Israel-based Sckipio, which helped to create some of the kit that BT has used in their UK trials of 330Mbps capable hybrid-fibre G.fast (ITU G.9700/9701) broadband (roll-out plan), has today launched three new technologies that they hope will make the connectivity method more useful.
G.fast (technical summary) works in a roughly similar way to the current Fibre-to-the-Cabinet (FTTC / VDSL2) service that is already available across most of the UK, where a fibre optic cable is run from an exchange to your local Street Cabinet and then the remaining copper line to your home uses VDSL2 to deliver the service.
However Openreach (BT) intends to deploy the G.fast service from extension pods on the side of existing PCP street cabinets, although it could later be deployed from smaller remote distribution nodes that would be installed on top of telegraph poles, under manholes or inside buildings etc.
At present the ecosystem for G.fast is still fairly young, but developers like Sckipio are working hard to expand its features and use-cases. As part of that they’ve today unveiled three new technologies, which will expand the range of options available to operators’ that choose to deploy G.fast.
The first new development is a single-port G.fast distribution point unit (DPU) reference design to provide up to 1Gbps of symmetrical broadband over existing coax and copper wiring, which is said to act like “virtual fibre” by extending GPON (fibre optic) networks with twisted pair copper or coax cable within big buildings (e.g. multi-dwelling units and single-family households).

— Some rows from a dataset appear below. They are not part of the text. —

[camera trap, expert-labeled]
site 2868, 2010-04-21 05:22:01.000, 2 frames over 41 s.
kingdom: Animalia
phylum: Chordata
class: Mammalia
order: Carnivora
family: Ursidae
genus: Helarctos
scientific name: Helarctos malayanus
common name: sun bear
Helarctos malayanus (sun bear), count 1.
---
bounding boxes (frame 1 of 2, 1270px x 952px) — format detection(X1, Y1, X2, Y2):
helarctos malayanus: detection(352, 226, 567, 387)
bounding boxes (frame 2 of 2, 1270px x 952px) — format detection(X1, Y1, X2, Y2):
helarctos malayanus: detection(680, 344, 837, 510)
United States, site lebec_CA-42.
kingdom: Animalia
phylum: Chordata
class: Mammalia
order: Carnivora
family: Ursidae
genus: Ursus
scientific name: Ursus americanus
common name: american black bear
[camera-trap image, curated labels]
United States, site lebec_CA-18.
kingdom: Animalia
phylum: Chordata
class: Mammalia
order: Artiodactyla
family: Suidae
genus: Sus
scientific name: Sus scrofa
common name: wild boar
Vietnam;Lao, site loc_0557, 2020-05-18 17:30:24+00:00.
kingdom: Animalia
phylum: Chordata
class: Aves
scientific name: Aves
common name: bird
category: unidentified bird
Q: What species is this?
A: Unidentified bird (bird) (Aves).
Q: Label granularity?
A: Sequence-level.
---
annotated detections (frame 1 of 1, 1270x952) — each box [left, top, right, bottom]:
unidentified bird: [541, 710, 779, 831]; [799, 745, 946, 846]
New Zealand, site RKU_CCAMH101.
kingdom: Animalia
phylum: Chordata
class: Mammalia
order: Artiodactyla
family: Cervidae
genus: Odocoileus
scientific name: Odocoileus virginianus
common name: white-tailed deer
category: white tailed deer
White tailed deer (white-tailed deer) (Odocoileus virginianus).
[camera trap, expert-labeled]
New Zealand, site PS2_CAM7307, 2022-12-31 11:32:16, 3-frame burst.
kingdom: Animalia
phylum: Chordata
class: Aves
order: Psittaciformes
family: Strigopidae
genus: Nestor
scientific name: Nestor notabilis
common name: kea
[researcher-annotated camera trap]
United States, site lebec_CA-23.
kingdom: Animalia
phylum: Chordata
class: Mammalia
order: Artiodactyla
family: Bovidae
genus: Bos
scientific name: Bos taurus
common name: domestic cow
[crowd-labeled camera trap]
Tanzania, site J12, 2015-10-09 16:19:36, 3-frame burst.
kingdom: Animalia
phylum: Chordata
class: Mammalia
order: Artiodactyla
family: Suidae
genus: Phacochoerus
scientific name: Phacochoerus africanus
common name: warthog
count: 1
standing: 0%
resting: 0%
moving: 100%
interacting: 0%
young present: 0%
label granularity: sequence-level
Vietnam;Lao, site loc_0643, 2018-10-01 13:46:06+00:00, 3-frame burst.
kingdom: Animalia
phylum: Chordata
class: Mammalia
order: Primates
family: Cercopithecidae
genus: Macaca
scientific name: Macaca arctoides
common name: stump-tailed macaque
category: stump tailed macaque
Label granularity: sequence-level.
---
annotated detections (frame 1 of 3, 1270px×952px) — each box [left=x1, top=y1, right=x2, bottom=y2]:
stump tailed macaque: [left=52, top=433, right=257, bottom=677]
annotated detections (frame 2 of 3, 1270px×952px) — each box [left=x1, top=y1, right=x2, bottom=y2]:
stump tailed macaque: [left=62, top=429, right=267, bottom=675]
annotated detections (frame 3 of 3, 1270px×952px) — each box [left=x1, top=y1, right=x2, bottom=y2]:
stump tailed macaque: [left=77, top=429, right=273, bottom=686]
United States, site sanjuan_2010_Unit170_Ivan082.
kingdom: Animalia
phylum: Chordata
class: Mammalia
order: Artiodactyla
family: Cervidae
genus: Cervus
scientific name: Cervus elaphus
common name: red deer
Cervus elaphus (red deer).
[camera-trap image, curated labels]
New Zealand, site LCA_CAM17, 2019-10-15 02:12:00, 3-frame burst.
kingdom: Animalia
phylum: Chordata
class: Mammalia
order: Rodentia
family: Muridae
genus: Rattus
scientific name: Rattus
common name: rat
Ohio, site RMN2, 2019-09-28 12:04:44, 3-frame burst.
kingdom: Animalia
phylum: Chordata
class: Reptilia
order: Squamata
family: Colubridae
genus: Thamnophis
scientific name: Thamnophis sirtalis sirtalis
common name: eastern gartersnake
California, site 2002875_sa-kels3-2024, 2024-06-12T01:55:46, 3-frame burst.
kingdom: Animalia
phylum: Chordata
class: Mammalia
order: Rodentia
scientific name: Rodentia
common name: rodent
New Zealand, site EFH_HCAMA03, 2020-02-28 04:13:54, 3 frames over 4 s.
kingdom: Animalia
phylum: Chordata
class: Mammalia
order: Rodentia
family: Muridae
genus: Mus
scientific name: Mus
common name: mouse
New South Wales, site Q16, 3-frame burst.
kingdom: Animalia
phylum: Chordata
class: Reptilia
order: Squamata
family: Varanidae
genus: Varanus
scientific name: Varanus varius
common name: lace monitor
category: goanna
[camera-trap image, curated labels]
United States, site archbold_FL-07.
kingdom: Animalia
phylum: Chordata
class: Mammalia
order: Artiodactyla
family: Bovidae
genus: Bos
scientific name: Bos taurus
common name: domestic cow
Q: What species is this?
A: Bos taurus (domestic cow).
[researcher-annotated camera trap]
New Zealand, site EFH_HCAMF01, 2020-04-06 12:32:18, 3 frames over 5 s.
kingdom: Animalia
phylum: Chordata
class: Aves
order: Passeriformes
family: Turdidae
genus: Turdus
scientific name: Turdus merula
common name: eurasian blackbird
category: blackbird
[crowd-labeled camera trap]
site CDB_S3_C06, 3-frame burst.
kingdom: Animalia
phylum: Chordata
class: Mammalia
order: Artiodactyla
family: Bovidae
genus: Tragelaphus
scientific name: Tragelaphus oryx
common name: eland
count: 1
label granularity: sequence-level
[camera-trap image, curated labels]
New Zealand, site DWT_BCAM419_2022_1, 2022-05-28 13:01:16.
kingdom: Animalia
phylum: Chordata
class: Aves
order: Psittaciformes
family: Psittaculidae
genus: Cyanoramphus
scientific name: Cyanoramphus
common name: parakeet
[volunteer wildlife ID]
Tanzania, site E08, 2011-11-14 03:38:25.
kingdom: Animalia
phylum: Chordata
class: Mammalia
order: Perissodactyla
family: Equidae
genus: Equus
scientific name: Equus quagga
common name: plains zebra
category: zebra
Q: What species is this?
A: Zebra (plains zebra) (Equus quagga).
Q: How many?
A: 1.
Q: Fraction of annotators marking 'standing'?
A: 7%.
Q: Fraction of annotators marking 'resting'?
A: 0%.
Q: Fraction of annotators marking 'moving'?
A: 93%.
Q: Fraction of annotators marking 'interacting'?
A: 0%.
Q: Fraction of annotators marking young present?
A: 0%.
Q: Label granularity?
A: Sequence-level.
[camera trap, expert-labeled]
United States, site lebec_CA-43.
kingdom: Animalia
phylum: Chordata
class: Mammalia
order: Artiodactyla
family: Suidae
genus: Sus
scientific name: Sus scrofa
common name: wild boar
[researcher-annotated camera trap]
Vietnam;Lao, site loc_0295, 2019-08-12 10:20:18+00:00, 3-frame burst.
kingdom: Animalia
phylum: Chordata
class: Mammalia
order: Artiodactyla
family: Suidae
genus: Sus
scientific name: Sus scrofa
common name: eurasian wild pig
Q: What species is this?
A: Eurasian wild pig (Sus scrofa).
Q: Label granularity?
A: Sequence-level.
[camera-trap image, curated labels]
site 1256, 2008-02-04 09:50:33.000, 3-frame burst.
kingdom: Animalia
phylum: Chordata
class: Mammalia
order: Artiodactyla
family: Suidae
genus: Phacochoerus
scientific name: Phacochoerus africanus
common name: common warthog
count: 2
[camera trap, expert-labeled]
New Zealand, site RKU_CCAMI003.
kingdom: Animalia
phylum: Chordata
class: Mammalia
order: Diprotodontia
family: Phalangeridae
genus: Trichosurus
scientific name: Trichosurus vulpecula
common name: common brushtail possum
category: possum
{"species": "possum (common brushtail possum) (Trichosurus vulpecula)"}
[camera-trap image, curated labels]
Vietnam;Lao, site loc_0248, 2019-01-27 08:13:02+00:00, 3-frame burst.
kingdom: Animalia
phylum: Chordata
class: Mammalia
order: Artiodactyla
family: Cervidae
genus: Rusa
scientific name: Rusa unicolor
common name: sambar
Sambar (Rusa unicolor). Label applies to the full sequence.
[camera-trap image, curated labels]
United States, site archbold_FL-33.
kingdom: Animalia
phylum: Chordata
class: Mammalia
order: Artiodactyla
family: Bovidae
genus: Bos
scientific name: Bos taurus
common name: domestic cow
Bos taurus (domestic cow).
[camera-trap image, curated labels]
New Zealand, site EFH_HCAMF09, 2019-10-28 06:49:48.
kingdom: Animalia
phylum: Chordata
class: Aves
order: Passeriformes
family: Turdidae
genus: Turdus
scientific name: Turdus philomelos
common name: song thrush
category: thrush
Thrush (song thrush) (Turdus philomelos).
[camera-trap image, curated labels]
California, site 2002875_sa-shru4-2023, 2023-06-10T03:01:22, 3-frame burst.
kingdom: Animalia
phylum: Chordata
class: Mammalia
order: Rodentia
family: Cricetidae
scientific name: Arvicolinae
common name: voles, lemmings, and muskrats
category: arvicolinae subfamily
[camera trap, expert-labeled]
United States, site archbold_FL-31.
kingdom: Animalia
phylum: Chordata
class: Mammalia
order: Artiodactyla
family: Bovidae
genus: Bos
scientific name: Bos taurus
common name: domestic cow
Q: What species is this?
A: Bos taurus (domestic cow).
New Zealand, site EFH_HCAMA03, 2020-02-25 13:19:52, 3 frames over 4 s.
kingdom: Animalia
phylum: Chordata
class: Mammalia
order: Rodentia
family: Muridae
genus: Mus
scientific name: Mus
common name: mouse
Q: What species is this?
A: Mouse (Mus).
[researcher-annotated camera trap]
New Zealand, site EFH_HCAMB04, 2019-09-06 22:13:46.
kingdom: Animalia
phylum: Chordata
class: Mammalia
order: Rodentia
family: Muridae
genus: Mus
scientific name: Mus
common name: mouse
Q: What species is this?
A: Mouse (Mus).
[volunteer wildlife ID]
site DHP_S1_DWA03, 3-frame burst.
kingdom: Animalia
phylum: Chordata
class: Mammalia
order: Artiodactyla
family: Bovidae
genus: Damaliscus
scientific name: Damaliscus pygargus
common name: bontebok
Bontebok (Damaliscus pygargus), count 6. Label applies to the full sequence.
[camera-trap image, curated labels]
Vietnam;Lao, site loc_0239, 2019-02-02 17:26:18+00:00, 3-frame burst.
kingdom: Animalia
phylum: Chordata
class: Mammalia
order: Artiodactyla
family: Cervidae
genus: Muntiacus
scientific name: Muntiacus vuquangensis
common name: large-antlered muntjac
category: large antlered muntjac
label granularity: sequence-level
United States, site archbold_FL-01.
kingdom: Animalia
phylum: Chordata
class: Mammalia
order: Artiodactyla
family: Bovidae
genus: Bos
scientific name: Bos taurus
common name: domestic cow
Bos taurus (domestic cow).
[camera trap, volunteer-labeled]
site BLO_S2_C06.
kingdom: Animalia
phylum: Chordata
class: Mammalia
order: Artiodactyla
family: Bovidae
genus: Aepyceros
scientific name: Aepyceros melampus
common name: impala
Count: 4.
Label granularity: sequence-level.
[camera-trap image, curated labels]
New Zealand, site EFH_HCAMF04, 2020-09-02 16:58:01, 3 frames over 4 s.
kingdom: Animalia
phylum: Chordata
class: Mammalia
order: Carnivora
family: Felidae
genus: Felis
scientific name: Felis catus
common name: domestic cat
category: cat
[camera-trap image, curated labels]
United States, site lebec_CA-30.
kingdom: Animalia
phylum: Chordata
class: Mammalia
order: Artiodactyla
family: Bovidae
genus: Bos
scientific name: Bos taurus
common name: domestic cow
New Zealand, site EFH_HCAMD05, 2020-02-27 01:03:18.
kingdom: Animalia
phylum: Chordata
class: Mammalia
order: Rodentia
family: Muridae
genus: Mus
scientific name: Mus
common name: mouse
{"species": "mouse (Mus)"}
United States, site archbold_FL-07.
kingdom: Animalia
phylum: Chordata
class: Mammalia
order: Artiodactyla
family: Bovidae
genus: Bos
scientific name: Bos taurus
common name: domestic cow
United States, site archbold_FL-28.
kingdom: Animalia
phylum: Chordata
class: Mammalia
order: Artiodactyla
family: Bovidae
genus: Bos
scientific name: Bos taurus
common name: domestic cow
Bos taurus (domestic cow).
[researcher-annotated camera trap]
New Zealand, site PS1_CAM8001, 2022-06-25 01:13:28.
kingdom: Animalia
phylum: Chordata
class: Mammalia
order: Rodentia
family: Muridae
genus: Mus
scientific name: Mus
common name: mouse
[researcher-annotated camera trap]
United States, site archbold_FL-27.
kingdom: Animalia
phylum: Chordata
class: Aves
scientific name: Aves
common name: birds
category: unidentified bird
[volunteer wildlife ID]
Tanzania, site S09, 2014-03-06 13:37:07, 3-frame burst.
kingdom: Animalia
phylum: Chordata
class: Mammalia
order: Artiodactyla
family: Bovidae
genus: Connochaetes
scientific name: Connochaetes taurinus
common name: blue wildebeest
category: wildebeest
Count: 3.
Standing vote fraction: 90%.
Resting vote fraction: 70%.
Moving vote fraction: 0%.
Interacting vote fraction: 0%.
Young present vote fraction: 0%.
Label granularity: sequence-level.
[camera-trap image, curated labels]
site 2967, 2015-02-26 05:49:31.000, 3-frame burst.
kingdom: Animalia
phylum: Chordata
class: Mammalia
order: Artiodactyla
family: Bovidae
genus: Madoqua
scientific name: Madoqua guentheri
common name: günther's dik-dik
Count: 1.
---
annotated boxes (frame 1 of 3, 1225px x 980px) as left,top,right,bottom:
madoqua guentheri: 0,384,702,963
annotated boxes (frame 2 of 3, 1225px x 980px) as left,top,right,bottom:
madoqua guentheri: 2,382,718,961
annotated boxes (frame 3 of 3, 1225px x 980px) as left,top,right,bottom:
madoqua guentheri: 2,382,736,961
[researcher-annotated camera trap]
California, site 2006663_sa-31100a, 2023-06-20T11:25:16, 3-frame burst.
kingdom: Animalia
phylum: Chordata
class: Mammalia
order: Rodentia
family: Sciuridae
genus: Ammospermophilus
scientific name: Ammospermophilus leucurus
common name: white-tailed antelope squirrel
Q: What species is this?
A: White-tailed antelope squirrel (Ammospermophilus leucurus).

The new reference design makes use of Sckipio’s Dynamic Time Assignment Technology (see below for more on this) to provide up to 1Gbps of broadband access in either direction and supports Microsemi’s reverse power feeding, which makes power supply less of an issue when installing the DPUs in building basements etc.
Apparently this new solution uses a very thin management layer for G.fast that allows operators’ to keep their existing GPON management layer and to extend it with a separate G.fast management layer. The joint reference design is said to have been built in conjunction with Intel and Microsemi.
Sckipio has also teamed up with Calix to announce the first deployment of their new Collective Dynamic Time Assignment (DTA) technology, running on a 16-port vectored G.fast DPU.
The technology, which boosts performance by “dynamically allocating the bandwidth in each direction in real time“, was actually announced under the different name of Dynamic Bandwidth Allocation (DBA) earlier this year (here), but at the time it could only run in low crosstalk environments, such as coax applications or single line scenarios.
However the enhanced CDTA solution can push G.fast further by adding support for the higher density, higher-crosstalk environments that arise when twisted pair bundles are present, which is closer to the network that you or I might experience via Openreach’s copper infrastructure in the UK.
The system is designed to listen for the demands of each consumer and to coordinate the upstream and downstream traffic to optimize the solution for the subscriber based on how he or she really uses broadband. CDTA analyses traffic across all the ports and optimizes the performance for the entire system to boost overall performance.
Finally, Sckipio has teamed up with South Korean network kit maker HFR to announce what they claim is the “world’s first” G.fast DPU that supports up to 24 subscribers in a single DPU, although others are preparing similar kit for the commercial market.
The HFR solution supports the usual distributed vectoring capability and is optimized to deliver up to 500Mbps per subscriber, while also co-existing with 30a profile VDSL customers. A fair bit of VDSL2/FTTC style broadband exists in parts of the Asian markets and, not unlike in the United Kingdom, this is being pushed as a potentially viable upgrade path from VDSL.
Only a few months ago the South Korean telecoms operator, SK Broadband, even announced its intention to provide Ethernet speeds of up to 500Mbps with two strands (one pair) of existing copper telephone lines in old apartments via G.fast. It’s not all pure fibre optic FTTH/P over there after all.